With our latest classes with founders underway, we’re hovering around the time in our curriculum when we’re teaching people what it means to have cofounder and a team in place.

The past decade of research into entrepreneurship and startups has proven rather conclusively that success is all but determined by the team in place, and that there are certain personalities, skills, and experiences that contribute to success, or assure failure. This has my head spinning as it should of founders, that when the market validates that there is a problem and path to solutions, there is an opportunity to innovate, teach, or improve the world. Which is to say, we can (arguably) help would-be founders better understand what CO-founder would best complement their abilities and the work that needs to be done.

Gino Wickman and Mark C. Winters, the authors of Rocket Fuel, one of the must-read books I advise to all entrepreneurs, helped me first see that success is a result of complementary skillsets which help us overcome our own shortcomings. The transformative book highlights the near proven fact, that a person visionary will fail without an integrator while an integrator will fall short without a visionary.

“Without an Integrator, a Visionary is far less likely to succeed long-term, and realize the company’s ultimate goals; likewise, with no Visionary, an Integrator can’t rise to his or her full potential. When these two people come together to share their natural talents and innate skill sets, it’s like rocket fuel; they have the power to reach new heights for virtually any company or organization.”

The duo evident in Wickman and Winters’ work incessantly tugged at my mind until a solution to the question of finding the “right” cofounder clicked; a solution derived from the long celebrated Peter Drucker observation of the economy:

The ideal cofounders? Marketing (which is a role) and Innovation (wait… which isn’t a distinct thing, is it?)

Frankly, neither is “marketing” clearly defined to most, and though I’m strict about the definition of marketing, I’ll concede that the impact of someone exceptional at Sales, Content, Promotion, Influence, or who knows a Market intimately, could all qualify as a capable founder in that capacity. So, what we’re seeking in trying to help a founder identify their distinct strength (and role) is what best complements that by filling the gaps and requirements necessary for that person to be successful, yes? That IF Sales… then who? IF an Engineer, what do they need? When a Visionary and an Integrator get together, we launch rockets, but what skills and experience do each of those people have? What do YOU need?

* Dataset extract:
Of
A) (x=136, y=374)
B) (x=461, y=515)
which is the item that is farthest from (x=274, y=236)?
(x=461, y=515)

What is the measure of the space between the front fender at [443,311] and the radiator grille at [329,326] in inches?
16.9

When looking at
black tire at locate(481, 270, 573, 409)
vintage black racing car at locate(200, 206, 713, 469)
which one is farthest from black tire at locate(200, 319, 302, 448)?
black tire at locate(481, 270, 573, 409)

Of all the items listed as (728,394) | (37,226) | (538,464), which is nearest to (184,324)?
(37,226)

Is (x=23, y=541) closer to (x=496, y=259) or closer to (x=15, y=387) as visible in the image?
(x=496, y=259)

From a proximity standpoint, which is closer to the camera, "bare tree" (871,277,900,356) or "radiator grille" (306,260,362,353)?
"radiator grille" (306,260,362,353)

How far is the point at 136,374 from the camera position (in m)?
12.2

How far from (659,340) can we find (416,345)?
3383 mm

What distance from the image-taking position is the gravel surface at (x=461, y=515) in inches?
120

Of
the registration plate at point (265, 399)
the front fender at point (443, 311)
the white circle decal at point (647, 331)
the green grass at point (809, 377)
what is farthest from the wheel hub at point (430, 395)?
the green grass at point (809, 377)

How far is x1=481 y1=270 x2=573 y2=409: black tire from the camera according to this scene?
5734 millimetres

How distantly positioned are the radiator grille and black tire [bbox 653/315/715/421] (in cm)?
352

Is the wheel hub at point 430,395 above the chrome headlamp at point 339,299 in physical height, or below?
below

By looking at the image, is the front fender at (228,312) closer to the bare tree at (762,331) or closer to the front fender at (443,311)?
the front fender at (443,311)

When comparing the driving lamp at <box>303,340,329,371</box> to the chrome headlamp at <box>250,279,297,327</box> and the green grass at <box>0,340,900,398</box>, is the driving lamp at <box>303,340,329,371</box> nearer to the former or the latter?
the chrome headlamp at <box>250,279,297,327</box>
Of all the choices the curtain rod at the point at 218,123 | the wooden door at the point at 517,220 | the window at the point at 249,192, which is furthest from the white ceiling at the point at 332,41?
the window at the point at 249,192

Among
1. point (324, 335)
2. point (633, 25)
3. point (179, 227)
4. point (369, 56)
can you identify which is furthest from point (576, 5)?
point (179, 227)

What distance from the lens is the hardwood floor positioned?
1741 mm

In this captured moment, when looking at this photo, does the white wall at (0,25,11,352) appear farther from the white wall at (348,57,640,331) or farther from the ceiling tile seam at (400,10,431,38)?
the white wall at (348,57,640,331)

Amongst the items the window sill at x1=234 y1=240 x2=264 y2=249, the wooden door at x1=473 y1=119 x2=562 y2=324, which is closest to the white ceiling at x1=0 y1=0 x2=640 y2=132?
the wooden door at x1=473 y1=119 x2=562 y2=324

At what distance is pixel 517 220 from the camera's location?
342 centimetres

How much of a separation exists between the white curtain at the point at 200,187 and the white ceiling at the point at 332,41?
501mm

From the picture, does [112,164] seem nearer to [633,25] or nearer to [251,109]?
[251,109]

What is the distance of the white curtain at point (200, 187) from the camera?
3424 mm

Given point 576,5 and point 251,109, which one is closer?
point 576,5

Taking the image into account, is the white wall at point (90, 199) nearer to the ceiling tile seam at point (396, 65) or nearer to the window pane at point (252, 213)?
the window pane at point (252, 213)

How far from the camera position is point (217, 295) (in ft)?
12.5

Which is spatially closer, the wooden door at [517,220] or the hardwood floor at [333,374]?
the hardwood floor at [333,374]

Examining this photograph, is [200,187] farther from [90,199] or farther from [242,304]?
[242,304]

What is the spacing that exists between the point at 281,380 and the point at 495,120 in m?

* Job A:
Answer these questions from the essay on cofounders, one answer per line, marked like the questions:
(i) What is the title of the book by Gino Wickman and Mark C. Winters?
(ii) Whose observation of the economy is the cofounder solution derived from?
(iii) Which two ideal cofounders does the essay name?
* Job B: In the essay on cofounders, swap "Innovation" for "Engineering" and write out the text from "The duo evident" to "thing, is it?)".
* Job C: Continue the essay on cofounders from the point where it ends.

* Response A:
(i) Rocket Fuel
(ii) Peter Drucker's
(iii) Marketing and Innovation

* Response B:
The duo evident in Wickman and Winters’ work incessantly tugged at my mind until a solution to the question of finding the “right” cofounder clicked; a solution derived from the long celebrated Peter Drucker observation of the economy:

The ideal cofounders? Marketing (which is a role) and Engineering (wait… which isn’t a distinct thing, is it?)

* Response C:
Looking at the distinct roles of a company, we can plot the strengths of a person by way of that role, and complement it, across, with the skill likely most pertinent to their respective success. Here is what we put together, let’s start clockwise from the top:

  • FINANCE (you have a background in accounting, banking, investing, or other financial services): The complement to that strength as a founder would be having a product with which to work – either you’re funding or managing the product established in the market.
  • PLATFORM (you developed or managed a suite of solutions that together result in a solution for a use case needing many experiences as one): To be successful, that means your complement has to develop the market and experiences for that – this could be Business Development OR Product/Software Development but in either case, what you’re bringing to your founding team is the person who can enhance the demand for your platform strength.
  • ENGINEERING (wherein you create solutions to problems, whether a software, hardware, or soft goods engineer): This might be closest to Drucker’s observations in that engineering something is futile (in fact wasteful) without the marketing work to determine what, how, and why to build.
  • SUPPLY CHAIN (as in fulfillment, delivery, process, and distribution optimization): Driving demand for a better supply chain stems from Sales and someone with an exceptional background in Sales benefits from someone who can optimize the process of fulfillment and distribution.
  • OPERATIONS (wherein you excel at handling the breadth and depth of an organization or process): What enables you to thrive is the Producer, be that a producer of content, products, or other solutions, your expertise struggles without that which needs what you do best.

We can continue around the circle but hopefully that’s enough to help you discern the rest; that is, for example, if you’re a marketer, what you need is the person who can develop the solutions, the engineer.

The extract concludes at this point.